12.2 In the event of justified and timely notice of defects, the Customer shall be entitled to improvement or replacement of the delivery/service by the Agency. The Agency shall remedy the defects within a reasonable period of time, whereby the Customer shall enable the Agency to take all measures necessary to examine and remedy the defects. The Agency shall be entitled to refuse to improve the performance if this is impossible or involves a disproportionately high effort for the Agency. In this case, the customer is entitled to the statutory rights of conversion or reduction. In the case of improvement, it is the responsibility of the client to carry out the transfer of the defective (physical) item at his expense.

12.3 It shall also be incumbent on the Client to carry out the review of the performance with regard to its legal admissibility, in particular under competition, trademark, copyright and administrative law. The Agency shall only be obliged to perform a rough check of legal admissibility. The Agency shall not be liable for the legal admissibility of content in the event of slight negligence or after fulfilling any duty to warn the Client, if such content has been specified or approved by the Client.

12.4 The warranty period shall be six months from delivery/service. The customer shall not be entitled to withhold payments due to defects. The presumption provision of § 924 AGBG is excluded.

  1. Liability and product liability

13.1 In cases of slight negligence, liability of the Agency and those of its employees, contractors or other vicarious agents ("people") for property damage or financial loss of the Customer shall be excluded, irrespective of whether direct or indirect damage, loss of profit or consequential damage, damage due to delay, impossibility, positive breach of contract, culpa in contrahendo, defective or incomplete performance is involved. The existence of gross negligence has to be proven by the injured party. As far as the liability of the agency is excluded or limited, this also applies to the personal liability of its "people".

13.2 Any liability of the Agency for claims made against the Customer on the basis of the service provided by the Agency (e.g. advertising measure) shall be expressly excluded if the Agency has fulfilled its duty to inform or if such a duty was not recognizable to it, whereby slight negligence shall not harm.
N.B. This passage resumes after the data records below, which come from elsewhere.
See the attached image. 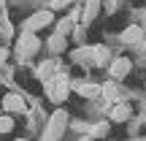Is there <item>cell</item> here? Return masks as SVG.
<instances>
[{
	"instance_id": "6da1fadb",
	"label": "cell",
	"mask_w": 146,
	"mask_h": 141,
	"mask_svg": "<svg viewBox=\"0 0 146 141\" xmlns=\"http://www.w3.org/2000/svg\"><path fill=\"white\" fill-rule=\"evenodd\" d=\"M46 25H52V14H49V11H38V14H33L30 19L25 22V30L35 33V30H41V27H46Z\"/></svg>"
},
{
	"instance_id": "7a4b0ae2",
	"label": "cell",
	"mask_w": 146,
	"mask_h": 141,
	"mask_svg": "<svg viewBox=\"0 0 146 141\" xmlns=\"http://www.w3.org/2000/svg\"><path fill=\"white\" fill-rule=\"evenodd\" d=\"M130 68H133L130 60H127V57H119V60L111 63V76H114V79H125L127 73H130Z\"/></svg>"
},
{
	"instance_id": "3957f363",
	"label": "cell",
	"mask_w": 146,
	"mask_h": 141,
	"mask_svg": "<svg viewBox=\"0 0 146 141\" xmlns=\"http://www.w3.org/2000/svg\"><path fill=\"white\" fill-rule=\"evenodd\" d=\"M3 109L5 111H22V109H25V100H22L16 92H8L3 98Z\"/></svg>"
},
{
	"instance_id": "277c9868",
	"label": "cell",
	"mask_w": 146,
	"mask_h": 141,
	"mask_svg": "<svg viewBox=\"0 0 146 141\" xmlns=\"http://www.w3.org/2000/svg\"><path fill=\"white\" fill-rule=\"evenodd\" d=\"M52 98H54V100H65V98H68V84H65V76H57V84L52 87Z\"/></svg>"
},
{
	"instance_id": "5b68a950",
	"label": "cell",
	"mask_w": 146,
	"mask_h": 141,
	"mask_svg": "<svg viewBox=\"0 0 146 141\" xmlns=\"http://www.w3.org/2000/svg\"><path fill=\"white\" fill-rule=\"evenodd\" d=\"M22 46H25V52L27 54H30V52H35V49H38V38L35 35H33V33H22Z\"/></svg>"
},
{
	"instance_id": "8992f818",
	"label": "cell",
	"mask_w": 146,
	"mask_h": 141,
	"mask_svg": "<svg viewBox=\"0 0 146 141\" xmlns=\"http://www.w3.org/2000/svg\"><path fill=\"white\" fill-rule=\"evenodd\" d=\"M122 41H127V43L141 41V27H127V30L122 33Z\"/></svg>"
},
{
	"instance_id": "52a82bcc",
	"label": "cell",
	"mask_w": 146,
	"mask_h": 141,
	"mask_svg": "<svg viewBox=\"0 0 146 141\" xmlns=\"http://www.w3.org/2000/svg\"><path fill=\"white\" fill-rule=\"evenodd\" d=\"M130 117V106H116L114 111H111V120L114 122H122V120H127Z\"/></svg>"
},
{
	"instance_id": "ba28073f",
	"label": "cell",
	"mask_w": 146,
	"mask_h": 141,
	"mask_svg": "<svg viewBox=\"0 0 146 141\" xmlns=\"http://www.w3.org/2000/svg\"><path fill=\"white\" fill-rule=\"evenodd\" d=\"M98 8H100V0H89V3H87V11H84V22H92L95 14H98Z\"/></svg>"
},
{
	"instance_id": "9c48e42d",
	"label": "cell",
	"mask_w": 146,
	"mask_h": 141,
	"mask_svg": "<svg viewBox=\"0 0 146 141\" xmlns=\"http://www.w3.org/2000/svg\"><path fill=\"white\" fill-rule=\"evenodd\" d=\"M11 128H14V120L8 114H0V133H8Z\"/></svg>"
},
{
	"instance_id": "30bf717a",
	"label": "cell",
	"mask_w": 146,
	"mask_h": 141,
	"mask_svg": "<svg viewBox=\"0 0 146 141\" xmlns=\"http://www.w3.org/2000/svg\"><path fill=\"white\" fill-rule=\"evenodd\" d=\"M49 46H52V52H62V49H65V38L62 35H54L52 41H49Z\"/></svg>"
},
{
	"instance_id": "8fae6325",
	"label": "cell",
	"mask_w": 146,
	"mask_h": 141,
	"mask_svg": "<svg viewBox=\"0 0 146 141\" xmlns=\"http://www.w3.org/2000/svg\"><path fill=\"white\" fill-rule=\"evenodd\" d=\"M95 60H98V63H106V60H108V52H106L103 46H95Z\"/></svg>"
},
{
	"instance_id": "7c38bea8",
	"label": "cell",
	"mask_w": 146,
	"mask_h": 141,
	"mask_svg": "<svg viewBox=\"0 0 146 141\" xmlns=\"http://www.w3.org/2000/svg\"><path fill=\"white\" fill-rule=\"evenodd\" d=\"M81 95H87V98H95V95H98V87L87 84V87H81Z\"/></svg>"
},
{
	"instance_id": "4fadbf2b",
	"label": "cell",
	"mask_w": 146,
	"mask_h": 141,
	"mask_svg": "<svg viewBox=\"0 0 146 141\" xmlns=\"http://www.w3.org/2000/svg\"><path fill=\"white\" fill-rule=\"evenodd\" d=\"M73 0H54V5H57V8H62V5H70Z\"/></svg>"
},
{
	"instance_id": "5bb4252c",
	"label": "cell",
	"mask_w": 146,
	"mask_h": 141,
	"mask_svg": "<svg viewBox=\"0 0 146 141\" xmlns=\"http://www.w3.org/2000/svg\"><path fill=\"white\" fill-rule=\"evenodd\" d=\"M5 57H8V52H5V49H0V65L5 63Z\"/></svg>"
},
{
	"instance_id": "9a60e30c",
	"label": "cell",
	"mask_w": 146,
	"mask_h": 141,
	"mask_svg": "<svg viewBox=\"0 0 146 141\" xmlns=\"http://www.w3.org/2000/svg\"><path fill=\"white\" fill-rule=\"evenodd\" d=\"M16 141H27V138H16Z\"/></svg>"
},
{
	"instance_id": "2e32d148",
	"label": "cell",
	"mask_w": 146,
	"mask_h": 141,
	"mask_svg": "<svg viewBox=\"0 0 146 141\" xmlns=\"http://www.w3.org/2000/svg\"><path fill=\"white\" fill-rule=\"evenodd\" d=\"M0 5H3V0H0Z\"/></svg>"
}]
</instances>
In particular, the Agency shall not be liable for legal costs, the Customer's own attorney's fees or costs of judgment publications as well as for any claims for damages or other claims of third parties; the Customer shall indemnify and hold the Agency harmless in this respect.

13.3 Claims for damages by the Customer shall expire six months after knowledge of the damage; in any case, however, after three years after the Agency's infringement. The amount of claims for damages shall be limited to the net order value.

  1. Applicable law

The contract and all mutual rights and obligations derived therefrom as well as claims between the Agency and the Customer shall be governed by Austrian substantive law, excluding its conflict of law rules and excluding the UN Convention on Contracts for the International Sale of Goods.

  1. Place of performance and jurisdiction

15.1 The place of performance shall be the registered office of the Agency. In case of shipment, the risk shall pass to the Customer as soon as the Agency has handed over the goods to the carrier chosen by it.

15.2 The place of jurisdiction for all legal disputes arising between the Agency and the Customer in connection with this contractual relationship shall be the court having subject-matter jurisdiction for the registered office of the Agency. Notwithstanding the foregoing, the Agency shall be entitled to sue the Customer at its general place of jurisdiction.

15.3 Insofar as in this Agreement terms referring to natural persons are only stated in the masculine form, they shall refer to women and men in the same way. When applying the designation to specific natural persons, the respective gender-specific form shall be used.